Detalhes bibliográficos
Ano de defesa: 2018
Autor(a) principal: Reinoso Vilca, Fabio Ivan
Orientador(a): Não Informado pela instituição
Banca de defesa: Não Informado pela instituição
Tipo de documento: Dissertação
Tipo de acesso: Acesso aberto
Idioma: eng
Instituição de defesa: Universidade Federal de Viçosa
Programa de Pós-Graduação: Não Informado pela instituição
Departamento: Não Informado pela instituição
País: Não Informado pela instituição
Palavras-chave em Português:
RNA
Link de acesso: http://www.locus.ufv.br/handle/123456789/23926
Resumo: Bacterial small RNAs (sRNAs) are usually non-coding RNAs (ncRNAs) with a size of 50–500 nucleotides, and act mainly as post-transcriptional regulators.
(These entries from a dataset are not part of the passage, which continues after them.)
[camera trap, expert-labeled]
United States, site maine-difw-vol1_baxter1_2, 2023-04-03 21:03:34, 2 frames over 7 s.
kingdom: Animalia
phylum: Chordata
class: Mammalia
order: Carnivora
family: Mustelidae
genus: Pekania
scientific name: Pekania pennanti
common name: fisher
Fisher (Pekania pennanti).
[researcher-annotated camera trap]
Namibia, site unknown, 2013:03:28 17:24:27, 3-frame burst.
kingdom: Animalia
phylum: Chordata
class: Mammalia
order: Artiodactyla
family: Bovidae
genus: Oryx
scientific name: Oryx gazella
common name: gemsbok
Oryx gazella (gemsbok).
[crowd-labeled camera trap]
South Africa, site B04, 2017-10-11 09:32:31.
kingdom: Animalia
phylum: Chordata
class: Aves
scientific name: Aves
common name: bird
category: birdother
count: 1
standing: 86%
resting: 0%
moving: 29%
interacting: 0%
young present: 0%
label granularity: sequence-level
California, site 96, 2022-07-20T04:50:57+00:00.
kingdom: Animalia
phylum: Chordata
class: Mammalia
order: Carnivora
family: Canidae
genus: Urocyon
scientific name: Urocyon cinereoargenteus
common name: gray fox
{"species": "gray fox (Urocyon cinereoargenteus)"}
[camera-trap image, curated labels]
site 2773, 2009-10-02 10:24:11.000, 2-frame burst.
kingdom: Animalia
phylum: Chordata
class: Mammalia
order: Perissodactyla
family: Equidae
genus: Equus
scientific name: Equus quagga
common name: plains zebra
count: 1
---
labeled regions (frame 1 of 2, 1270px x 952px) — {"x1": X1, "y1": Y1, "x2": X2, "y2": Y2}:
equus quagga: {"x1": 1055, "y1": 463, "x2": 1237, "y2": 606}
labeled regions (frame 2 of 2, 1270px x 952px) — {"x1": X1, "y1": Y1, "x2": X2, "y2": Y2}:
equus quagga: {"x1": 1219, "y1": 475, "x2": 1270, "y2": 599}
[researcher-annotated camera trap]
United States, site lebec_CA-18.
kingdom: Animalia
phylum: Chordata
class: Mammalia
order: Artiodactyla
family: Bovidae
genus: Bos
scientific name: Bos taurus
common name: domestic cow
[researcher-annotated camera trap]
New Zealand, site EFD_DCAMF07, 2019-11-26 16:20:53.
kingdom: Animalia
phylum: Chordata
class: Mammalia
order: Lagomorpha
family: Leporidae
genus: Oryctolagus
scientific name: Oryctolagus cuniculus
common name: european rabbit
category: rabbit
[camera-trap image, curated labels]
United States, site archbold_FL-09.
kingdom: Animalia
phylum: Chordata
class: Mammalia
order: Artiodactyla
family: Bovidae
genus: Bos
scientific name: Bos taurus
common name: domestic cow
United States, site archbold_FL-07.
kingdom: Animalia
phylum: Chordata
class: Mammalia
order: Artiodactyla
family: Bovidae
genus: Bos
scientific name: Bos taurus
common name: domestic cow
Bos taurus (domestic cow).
Prediction of sRNAs is a challenging issue in bioinformatics. The current computational tools deliver a high number of false positives. Hence, the development of more precise predictive methods is of fundamental importance to narrow the number of costly and time-consuming sequence validations on the laboratory workbench. In this work, we collected a series of features from the existent computational tools for ncRNA prediction in order to select the best ones for classifying putative bacterial sRNA sequences. Out of the 264 initially-chosen features, 22 relevant and non-redundant features could be selected by using feature-selection algorithms. To validate this proposal we used a dataset built with only experimentally-validated sRNAs from different bacteria sub-strains, considered as model organisms in genetics, as well as non-sRNA sequences. Finally, a Random Forest algorithm was applied for the classification task. Our first validation experiment of this proposal covered the single sequence prediction task, using 6 testing sets. Our pipeline presented better results than the only ab initio method we could find in literature. The differentiating characteristics of our method are the lower computational cost, the dimensionality reduction and the analytic power analysis due to the single 22 features selected. Our approach could reach an average of 80% of Accuracy, 71.28% of Precision, 82.11% of Specificity and an area under the ROC curve of 0.879. Furthermore, we presented a Genome-wide framework to sRNA prediction, obtaining a 39% lower False Positive Ratio and the double of Specificity than the above-mentioned ab initio method.